If a woman has human immunodeficiency virus (HIV) and becomes pregnant, it is very important that we prevent the transmission of this disease from mother to child. There are many ways to prevent this transmission (e.g. the mother starts taking HIV medication right away, cesarean section delivery, limited breastfeeding, and the baby gets HIV medication as soon as they are born). In recent years, this prevention of mother to child transmission of HIV resulted in reduced numbers of infant HIV infections. However, this means that there are many babies who are exposed to the mother’s HIV virus as a fetus, but the babies are not infected with HIV themselves . These infants are known as HIV-exposed uninfected infants, and they are at higher risk of serious health complications than infants that are HIV-unexposed, including more hospitalizations, health care visits, infections, and death. It is still not entirely clear why this is, so researchers in Belgium studied the rates of hospitalizations lasting longer than 24 hours for infection in HIV-exposed uninfected versus HIV-unexposed infants over their first year of life.

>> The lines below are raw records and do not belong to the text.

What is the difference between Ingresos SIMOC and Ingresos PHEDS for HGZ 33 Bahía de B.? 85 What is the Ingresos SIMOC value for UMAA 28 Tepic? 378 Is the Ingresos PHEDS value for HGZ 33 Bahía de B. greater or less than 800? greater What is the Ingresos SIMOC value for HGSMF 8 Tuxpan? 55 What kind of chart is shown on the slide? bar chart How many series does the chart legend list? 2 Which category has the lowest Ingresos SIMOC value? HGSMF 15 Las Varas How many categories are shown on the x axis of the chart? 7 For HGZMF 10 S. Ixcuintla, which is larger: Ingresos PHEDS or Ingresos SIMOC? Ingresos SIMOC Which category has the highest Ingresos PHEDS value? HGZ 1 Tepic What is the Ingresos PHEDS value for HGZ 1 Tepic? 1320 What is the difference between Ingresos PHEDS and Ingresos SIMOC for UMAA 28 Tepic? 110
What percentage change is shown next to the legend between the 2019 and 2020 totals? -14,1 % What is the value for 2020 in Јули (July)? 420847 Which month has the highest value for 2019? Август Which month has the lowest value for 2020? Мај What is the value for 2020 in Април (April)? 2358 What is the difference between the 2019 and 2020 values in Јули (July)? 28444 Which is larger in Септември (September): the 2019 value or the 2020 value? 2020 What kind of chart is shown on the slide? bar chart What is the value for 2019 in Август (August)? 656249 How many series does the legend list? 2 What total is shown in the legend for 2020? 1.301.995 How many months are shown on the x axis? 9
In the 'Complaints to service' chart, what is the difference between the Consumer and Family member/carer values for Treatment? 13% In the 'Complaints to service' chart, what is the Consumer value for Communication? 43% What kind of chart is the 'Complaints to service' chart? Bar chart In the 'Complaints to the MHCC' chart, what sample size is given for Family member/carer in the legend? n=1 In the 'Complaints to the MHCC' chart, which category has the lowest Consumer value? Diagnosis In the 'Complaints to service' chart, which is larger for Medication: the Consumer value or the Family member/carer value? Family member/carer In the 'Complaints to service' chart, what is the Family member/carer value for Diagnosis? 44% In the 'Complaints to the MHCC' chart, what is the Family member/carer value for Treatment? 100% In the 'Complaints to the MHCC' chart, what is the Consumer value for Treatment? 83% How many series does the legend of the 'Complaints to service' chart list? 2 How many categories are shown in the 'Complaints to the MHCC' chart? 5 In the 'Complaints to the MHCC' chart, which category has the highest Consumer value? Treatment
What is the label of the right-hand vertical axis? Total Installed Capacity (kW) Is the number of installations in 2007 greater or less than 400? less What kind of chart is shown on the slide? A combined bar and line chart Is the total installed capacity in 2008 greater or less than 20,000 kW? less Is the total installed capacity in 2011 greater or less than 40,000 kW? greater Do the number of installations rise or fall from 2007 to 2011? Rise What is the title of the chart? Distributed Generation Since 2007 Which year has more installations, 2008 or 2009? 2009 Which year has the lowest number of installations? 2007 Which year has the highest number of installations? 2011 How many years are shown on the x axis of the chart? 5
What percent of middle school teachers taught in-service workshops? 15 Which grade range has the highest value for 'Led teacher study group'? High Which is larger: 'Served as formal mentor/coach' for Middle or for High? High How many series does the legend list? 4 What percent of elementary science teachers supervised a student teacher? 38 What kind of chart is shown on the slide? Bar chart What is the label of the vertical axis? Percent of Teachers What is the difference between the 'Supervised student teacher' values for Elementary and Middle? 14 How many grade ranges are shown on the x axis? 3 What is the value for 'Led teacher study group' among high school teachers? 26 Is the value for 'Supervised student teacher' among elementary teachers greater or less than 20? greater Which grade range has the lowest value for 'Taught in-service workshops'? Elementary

This study included 130 HIV-infected and 120 HIV-uninfected mothers, and from these pregnant women, 132 HIV-exposed uninfected children and 123 HIV-unexposed children were also enrolled in the study at birth. The HIV-exposed uninfected children were born earlier (fewer weeks of pregnancy), and had lower birth weight than the HIV-unexposed children. Furthermore, none of the HIV-exposed uninfected children were breastfed, but 95% of the HIV-unexposed children were breastfed for 6 months (on average). During the first year of life, 27 of the 132 HIV-exposed uninfected children were hospitalized 34 times, and 14 of the 123 HIV-unexposed children were hospitalized 18 times. Therefore, HIV-exposed uninfected children were almost twice as likely to be hospitalized than the HIV-unexposed children.
Interestingly, infection hospitalization for the HIV-exposed uninfected children differed depending on when their mothers started on their HIV medication. If the mother started on HIV medication during their pregnancy, the HIV-exposed uninfected children were almost 4 times more likely to be hospitalized compared to the HIV-unexposed children. However, if the mother started on HIV medication before she became pregnant, than the HIV-exposed uninfected children were only 1.4 times more likely to be hospitalized compared to the HIV-unexposed children. Therefore, it seems to be better for the child’s health that the mother start on HIV medication before they become pregnant (if they know they have HIV before trying to get pregnant).
The researchers also looked at the immune system of the newborns, to see if there were any differences that could explain the hospitalization differences. They found that HIV-exposed uninfected newborns did not have as many antibodies transferred to them from their mothers as the HIV-unexposed infants did. This means that at birth, those HIV-exposed uninfected newborns could be immunized in order to prevent those hospitalizations for infections.
The World Health Organization recommends that all HIV-infected women should be on HIV medication for the rest of her life as soon as she gets diagnosed with HIV. Therefore, this study shows that not only will that help HIV-exposed infants to not get HIV, but could also help with them receive more antibodies from their mothers, and prevent hospitalizations for infections.